The latest information about music’s connection to mental power, wellness, and creativity emphasizes the importance of the art form: it should be an educational priority. The current federal education act produces both positive and negative outcomes for the arts in public schools. Music education advocates say they need strong support from grass-roots movements and local communities.
The Importance of Music Education for Kids
“Parents need to understand that they need to be proactive in this process and not reactive,” says Scott McCormick, founder and CEO for the National Association of Music Parents (AMP). “[School board meetings] are where the decisions are made and the discussions begin to happen, where budgets are looked at and talked about and things are said, where people have to be present on a regular basis to hear those things.
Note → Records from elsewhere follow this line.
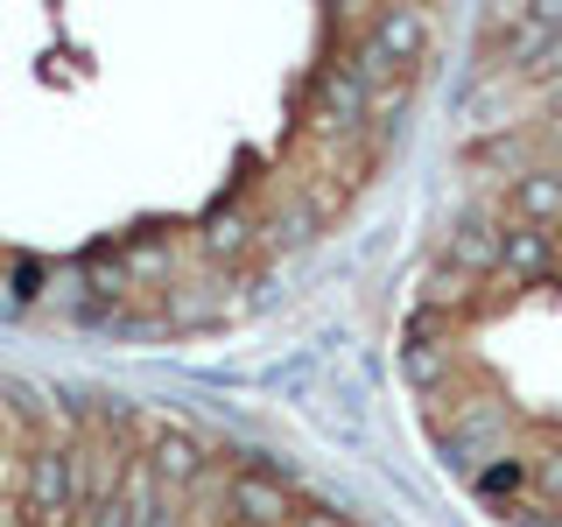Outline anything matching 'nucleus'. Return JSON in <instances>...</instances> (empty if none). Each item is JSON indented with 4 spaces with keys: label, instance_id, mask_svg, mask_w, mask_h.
<instances>
[{
    "label": "nucleus",
    "instance_id": "1",
    "mask_svg": "<svg viewBox=\"0 0 562 527\" xmlns=\"http://www.w3.org/2000/svg\"><path fill=\"white\" fill-rule=\"evenodd\" d=\"M22 520L29 527H78V471H70V444H35L29 450Z\"/></svg>",
    "mask_w": 562,
    "mask_h": 527
},
{
    "label": "nucleus",
    "instance_id": "2",
    "mask_svg": "<svg viewBox=\"0 0 562 527\" xmlns=\"http://www.w3.org/2000/svg\"><path fill=\"white\" fill-rule=\"evenodd\" d=\"M366 105H373V85H366L351 64H330V70H324V85H316L310 127H316V134H351V127L366 120Z\"/></svg>",
    "mask_w": 562,
    "mask_h": 527
},
{
    "label": "nucleus",
    "instance_id": "3",
    "mask_svg": "<svg viewBox=\"0 0 562 527\" xmlns=\"http://www.w3.org/2000/svg\"><path fill=\"white\" fill-rule=\"evenodd\" d=\"M562 268V233H549V225H514L499 246V281L514 289V281H541Z\"/></svg>",
    "mask_w": 562,
    "mask_h": 527
},
{
    "label": "nucleus",
    "instance_id": "4",
    "mask_svg": "<svg viewBox=\"0 0 562 527\" xmlns=\"http://www.w3.org/2000/svg\"><path fill=\"white\" fill-rule=\"evenodd\" d=\"M148 429H155V444H148V464H155V479H162L169 492L198 485L204 471H211V464H204V450L190 444V436L176 429V422H148Z\"/></svg>",
    "mask_w": 562,
    "mask_h": 527
},
{
    "label": "nucleus",
    "instance_id": "5",
    "mask_svg": "<svg viewBox=\"0 0 562 527\" xmlns=\"http://www.w3.org/2000/svg\"><path fill=\"white\" fill-rule=\"evenodd\" d=\"M506 204L520 211V225L562 233V169H520V183L506 190Z\"/></svg>",
    "mask_w": 562,
    "mask_h": 527
},
{
    "label": "nucleus",
    "instance_id": "6",
    "mask_svg": "<svg viewBox=\"0 0 562 527\" xmlns=\"http://www.w3.org/2000/svg\"><path fill=\"white\" fill-rule=\"evenodd\" d=\"M499 246H506V233H499V225H457V233L443 239V260H450L457 274L499 281Z\"/></svg>",
    "mask_w": 562,
    "mask_h": 527
},
{
    "label": "nucleus",
    "instance_id": "7",
    "mask_svg": "<svg viewBox=\"0 0 562 527\" xmlns=\"http://www.w3.org/2000/svg\"><path fill=\"white\" fill-rule=\"evenodd\" d=\"M225 500H233V514H239V520H254V527H281V520H295V514H289V492H281L274 479H254V471L225 479Z\"/></svg>",
    "mask_w": 562,
    "mask_h": 527
},
{
    "label": "nucleus",
    "instance_id": "8",
    "mask_svg": "<svg viewBox=\"0 0 562 527\" xmlns=\"http://www.w3.org/2000/svg\"><path fill=\"white\" fill-rule=\"evenodd\" d=\"M246 246H254V225H246L239 211H211L204 233H198V254H211V260H239Z\"/></svg>",
    "mask_w": 562,
    "mask_h": 527
},
{
    "label": "nucleus",
    "instance_id": "9",
    "mask_svg": "<svg viewBox=\"0 0 562 527\" xmlns=\"http://www.w3.org/2000/svg\"><path fill=\"white\" fill-rule=\"evenodd\" d=\"M120 260H127V274H134V281H169L176 246H169L162 233H148V239H127V246H120Z\"/></svg>",
    "mask_w": 562,
    "mask_h": 527
},
{
    "label": "nucleus",
    "instance_id": "10",
    "mask_svg": "<svg viewBox=\"0 0 562 527\" xmlns=\"http://www.w3.org/2000/svg\"><path fill=\"white\" fill-rule=\"evenodd\" d=\"M316 218H324L316 204H289V211H274V218L260 225V239H268V246H303L316 233Z\"/></svg>",
    "mask_w": 562,
    "mask_h": 527
},
{
    "label": "nucleus",
    "instance_id": "11",
    "mask_svg": "<svg viewBox=\"0 0 562 527\" xmlns=\"http://www.w3.org/2000/svg\"><path fill=\"white\" fill-rule=\"evenodd\" d=\"M0 401H8V415L22 422V429H43V422H49L43 386H29V380H0Z\"/></svg>",
    "mask_w": 562,
    "mask_h": 527
},
{
    "label": "nucleus",
    "instance_id": "12",
    "mask_svg": "<svg viewBox=\"0 0 562 527\" xmlns=\"http://www.w3.org/2000/svg\"><path fill=\"white\" fill-rule=\"evenodd\" d=\"M401 105H408V78H386L373 85V105H366V120H373V134H386L401 120Z\"/></svg>",
    "mask_w": 562,
    "mask_h": 527
},
{
    "label": "nucleus",
    "instance_id": "13",
    "mask_svg": "<svg viewBox=\"0 0 562 527\" xmlns=\"http://www.w3.org/2000/svg\"><path fill=\"white\" fill-rule=\"evenodd\" d=\"M520 485H527V464H520V457H506V464H485V471H479V492H485V500H520Z\"/></svg>",
    "mask_w": 562,
    "mask_h": 527
},
{
    "label": "nucleus",
    "instance_id": "14",
    "mask_svg": "<svg viewBox=\"0 0 562 527\" xmlns=\"http://www.w3.org/2000/svg\"><path fill=\"white\" fill-rule=\"evenodd\" d=\"M401 359H408V373H415L422 386H429L436 373H450V351H436L429 338H422V330H415V338H408V351H401Z\"/></svg>",
    "mask_w": 562,
    "mask_h": 527
},
{
    "label": "nucleus",
    "instance_id": "15",
    "mask_svg": "<svg viewBox=\"0 0 562 527\" xmlns=\"http://www.w3.org/2000/svg\"><path fill=\"white\" fill-rule=\"evenodd\" d=\"M535 485L549 492V500H562V450H549V457L535 464Z\"/></svg>",
    "mask_w": 562,
    "mask_h": 527
},
{
    "label": "nucleus",
    "instance_id": "16",
    "mask_svg": "<svg viewBox=\"0 0 562 527\" xmlns=\"http://www.w3.org/2000/svg\"><path fill=\"white\" fill-rule=\"evenodd\" d=\"M295 527H351L345 514H324V506H310V514H295Z\"/></svg>",
    "mask_w": 562,
    "mask_h": 527
},
{
    "label": "nucleus",
    "instance_id": "17",
    "mask_svg": "<svg viewBox=\"0 0 562 527\" xmlns=\"http://www.w3.org/2000/svg\"><path fill=\"white\" fill-rule=\"evenodd\" d=\"M134 527H176V514H148V520H134Z\"/></svg>",
    "mask_w": 562,
    "mask_h": 527
}]
</instances>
Then, rally the troops before it becomes an issue.”
The Elementary and Secondary Education Act was originally adopted in 1966. Since then, every presidential administration has reauthorized it, but put its own twist on it. The Bush Administration renamed it the No Child Left Behind (NCLB) act in 2002. Their twist was to put more emphasis on testing and accountability. Currently, the act lists music and the arts as core subjects. This is a positive breakthrough in education reform.
“There have been aspects of NCLB that are beneficial for arts education,” says Marcia McCaffrey, president elect for State Education Agency Directors of Arts Education (SEADAE). “For instance, indicating that arts is a core content area and should therefore be available to all students. [But] you can’t say that’s true for the entire nation. Some of our students who need the arts the most to be successful are the ones who are not getting it.”
Problems arise when public schools follow the strict guidelines of adequate yearly progress (AYP), and are subjected to state and federal testing and accountability. This serves as a basis for all federal funding. Currently AYP only measures math and reading skills and public schools have no incentive to test other subjects. This can be unfavorable for the non-tested subjects such as the arts and music. The NCLB assessments and funding process change how administrators and teachers approach arts classes in regard to professional development and scheduling. When nationwide budget cuts take place, the funding for non-tested subjects are affected first, especially in low-income school districts.
This year the US Department of Education granted various state waivers for NCLB that give more flexibility with federal funds and provide an opportunity for states to redefine their adequacy programs. As Democrats and Republicans continue their struggle over the proper role of the federal government in education, the Obama administration has relieved more than half the nation’s schools from central provisions of NCLB in a short amount of time.
“The way we’re going to get better is to have community arts organizations, providers of supplemental arts instruction, certified arts teachers, and certified teachers in other content areas come together to talk about and show that they value the arts in education,” McCaffrey says.
The National Association of Music Merchants (NAMM) has partnered with the National Association for Music Education (NAFME) on what is known as the SupportMusic Coalition. Together they are arming the grassroots with the information and tools they need to make a case for supporting local music programs.
“When parents understand the value of critical thinking, cooperation, creative visioning, collaboration, and developing positive work ethics, they will almost insist that a child be a part of that program,” says Conn-Selmer vice president of education Dr. Tim Lautzenheiser, at a SupportMusic Coalition teleconference. “And there’s no other part of the school curriculum that does this better than music.”
The coalition is designed to inform parents on national statistics and research, laying out the intrinsic value and economic arguments for music education. Educators stress that they can’t achieve change and progress by themselves. They need help from the public.
“The Support Music Coalition supports grass-roots advocacy and we’re working to keep music and arts education strong in communities everywhere, so every child has a chance to learn music and the arts as part of the core curriculum. Together we’re working to keep music education strong,” says Mary Luehrsen, NAMM director of public affairs and government relations.
Participation and support are crucial for success. AMP is another nonprofit organization designed to assemble parents of school-aged students and bring about a national movement beginning at the local level.
Wondering how to get involved? There are many ways. Success depends on the involvement of concerned parents and the public. Learn how to rate your school, build your case, and develop effective advocacy strategies at www.SupportMusic.com. Be heard and achieve meaningful results on the local and national level by becoming a member of AMP at www.AMParents.org.
“[Even] for a parent whose child is going to be a doctor or a lawyer, the spin-off benefits [from music education] that the child develops in the habits of life skills, just can’t be denied,” Lautzenheiser says. “If anybody does their research and is able to connect that information to parents, I think our numbers will go up, I think our programs will remain strong, and I think administrators across the country will find a way for us to exist. So, that’s why it’s important for us to hang together rather than separately.”
No Child Left Behind
by Avery Galek
Music and music education are so critical to the appreciation and creation of music. Humans need music and no better time to start than early childhood. I invite us all to support local music and art programs and school funding for music and art. We all need to get involved and make sure all children get the opportunity to learn and appreciate music as part of a healthy lifestyle.Balnce doe snot just happen magically as an adult, it begins in early childhood. Music is too important to ignore, too important. Making Music Magazine has great articles and resources for musicians, listeners and dancers about music and its impact in our lives. Any Multicultural DJ knows this and is actively engaged in music for all generations.